Mon premier pèlerinage à Compostelle

On m’a demandé d’écrire quelque chose sur mon pèlerinage à Santiago dans l'été de 1948 ….

Cela m'a semblé facile au commencement mais maintenant je me rends compte que ma mémoire … 62 ans se sont écoulés … est pleine d’incertitudes. Bien que j'aie quelques images très claires, j'ai aussi de grandes lacunes précisément sur ce que j’allais faire en Galice et par conséquent aussi sur ce que j'y ai finalement fait. Comme il me plaît de m'acquitter de mes promesses, je vais essayer d'entrer dans les brouillards de mon passé et de transférer ici les expériences élémentaires de l'adolescent de 14 ans que j’étais et qui était immergé à cette époque dans la grande œuvre de lord Baden Powell … les Boy Scouts ou Minyons de Muntanya, comme ils se nommaient alors dans ma terre, la Catalogne. Je vais donc me lancer !

Un long voyage

Carte de participant au pèlerinage
Je me vois ensuite, entrant par une chaude après-midi d'été, dans la gare de France de Barcelone où le père Batlle m'attendait avec le groupe réduit de scouts qui seraient mes compagnons. A ce moment là, le mouvement scout était interdit en Espagne, comme tant d'autres choses, parce que les jeunes hommes étaient mobilisés pour le Front de Jeunes de la Phalange Espagnole. Cependant notre prêtre était protégé par l'évêque de Barcelone de l'époque,  Dr. Modrego, militaire et aragonais, qui en ce temps connaissait l'influence positive que le père Batlle exerçait sur la jeunesse de son environnement, chose que je confirme par mes propres expériences quand j'étais scout. Un autre protecteur était, rien de plus et rien moins que l'abbé Escarré de Montserrat, qui bien qu'il n'ait pas été un fidèle du Régime, était une personne très influente en Catalogne.

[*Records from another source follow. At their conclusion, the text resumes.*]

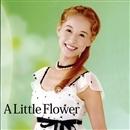 舞風DS「A Little Flower」/宝塚歌劇団
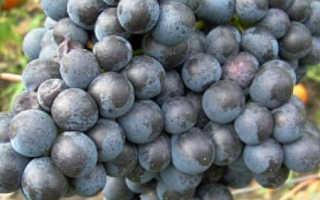 Бессемянный черный зимостойкий виноград памяти домбковской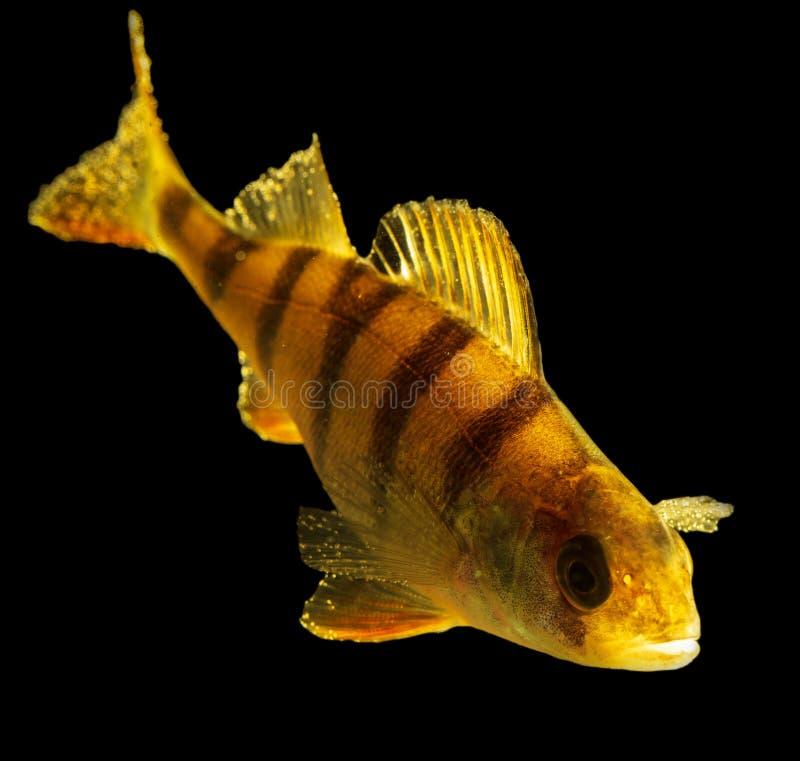 Perche de poissons d'isolement sur le fond noir photographie stock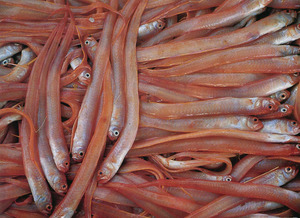 Exemplars del peix conegut com a veta, caracteritzat pel seu cos comprimit i llarg. Foto: AISA / <em>Història Natural dels Països Catalans.</em>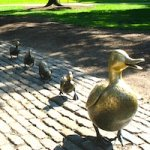 Top 10 Boston Attractions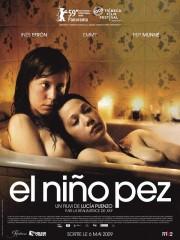 cine,argentina,festival filmar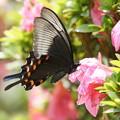 クロアゲハチョウ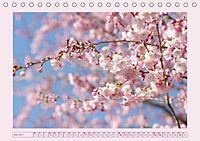Blüten - Zauber aus dem Garten (Tischkalender 2019 DIN A5 quer) - Produktdetailbild 5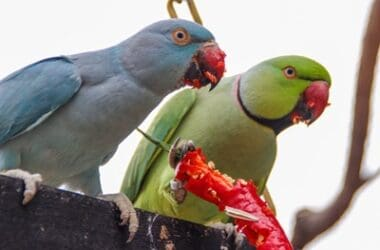 are parrots allowed red peppers?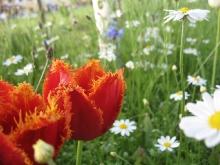 Giardino in fiore-6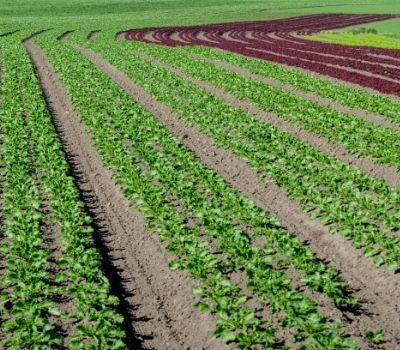 erbe spontanee campi orticoltura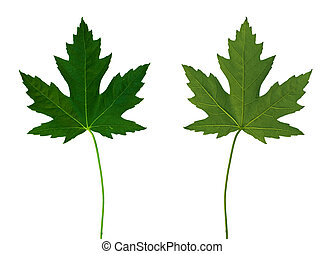 Maple Leaf 1 Front and Back - Isolated macro green tree leaf...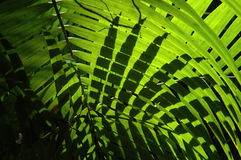 Natures light. Natural light creating shadows of a leaf onto a leaf Royalty Free Stock Photo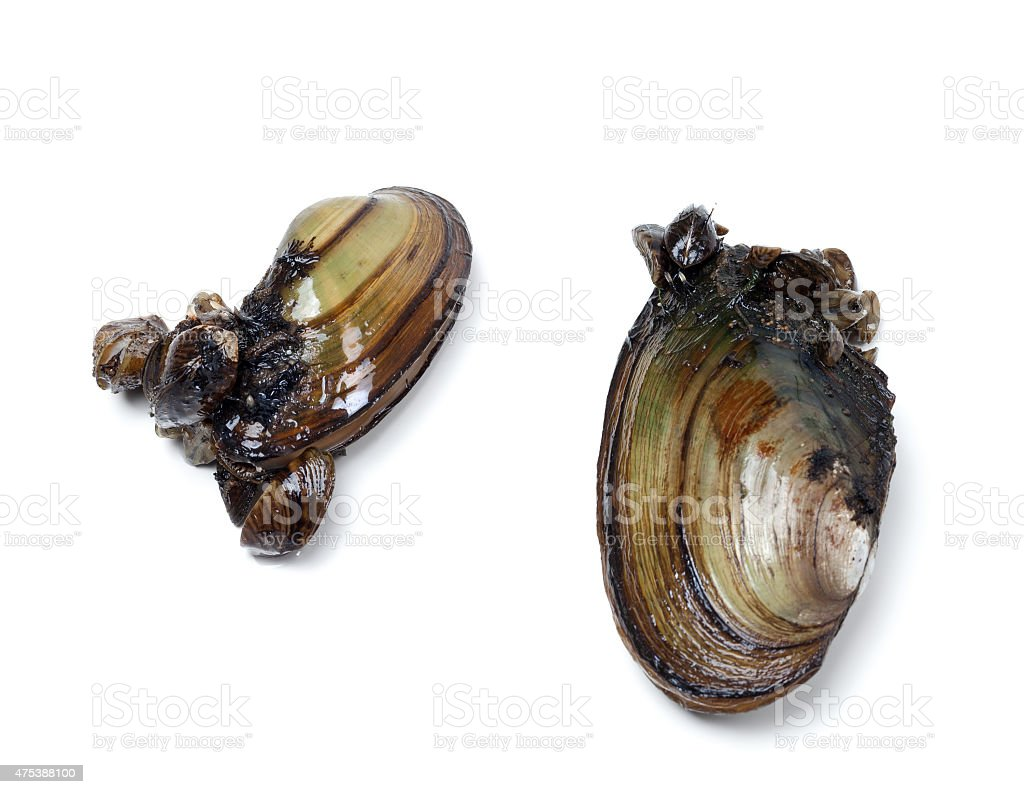 Two anodontas (river mussels) overgrown with small mussels stock photo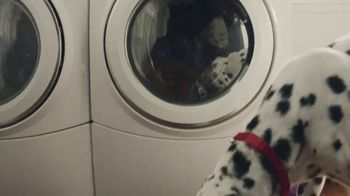 Culligan TV Spot, 'Dogs: In-Home Water Test' - Thumbnail 5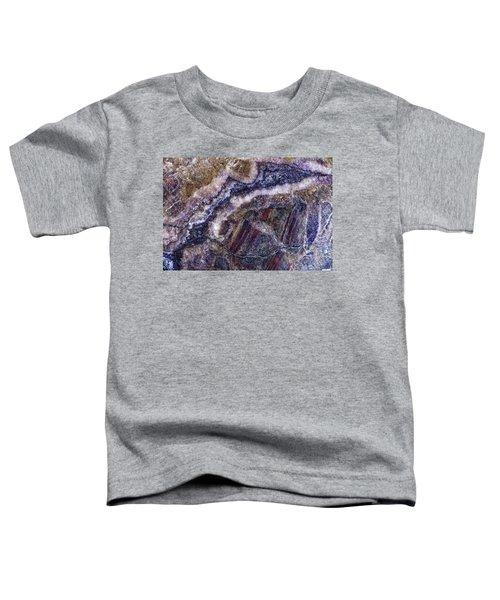Earth Portrait 001-176 Toddler T-Shirt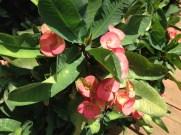 Christ plant/ハナキリン 花のアップ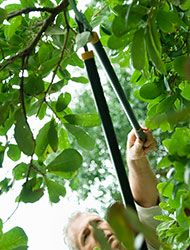 Don't get caught without the right tools for effective tree maintenance. Use this list as a guide.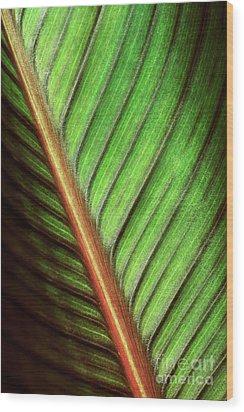 Canna Leaf Wood Print by Neil Overy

Donc, avec nos  uniformes scouts flambant neufs, nous montons dans un train à vapeur, (en 3e classe naturellement) sous le regard surpris des passagers qui se dirigeaient à Madrid. Nous passons toute la nuit dans le train et arrivons alors que l'après-midi est bien avancée, avec juste le temps de prendre le train de La Corogne. Le voyage nous a pris un jour et demi.

De ce déplacement j'ai peu de souvenirs. Mais si, je me souviens de la saleté de notre compartiment et de la suie qui entrait par les fenêtres ouvertes. Le train était si plein que pour descendre à Astorga (où il s'arrêtait 1 h. ! ! !) nous avons dû sortir par la fenêtre, y compris le prêtre avec sa soutane jusqu'aux pieds, aidé par les plus grands du groupe et accompagné de nos rires. Je me souviens aussi d’un personnage qui parcourait les wagons en mettant en tombola un gâteau noirâtre à la crème. Avec ce qu'il touchait de ce tirage (il disposait de quelques gâteaux), il payait son voyage vers sa terre. Et si par hasard le gagnant ne sortait pas, il le mangeait comme dîner. Je n'ai jamais su s'il gardait les gâteaux restant pour les proposer à son retour à Barcelone.


Des tentes dans la chênaie à Vista Alegre

Sous la chênaie de Vista Alegre
Je n'ai pas le moindre souvenir de mon arrivée à Santiago. En revanche je me souviens de l'entrée à la propriété Vista Alegre, située dans les environs de Santiago et où, dans la chênaie du fond, nous plantons nos tentes. Cette propriété appartenait à la grand-mère d'une bonne amie, Mercedes Sáenz-Diez de la Gándara, née dans cette maison et qui passait l'été en Galice …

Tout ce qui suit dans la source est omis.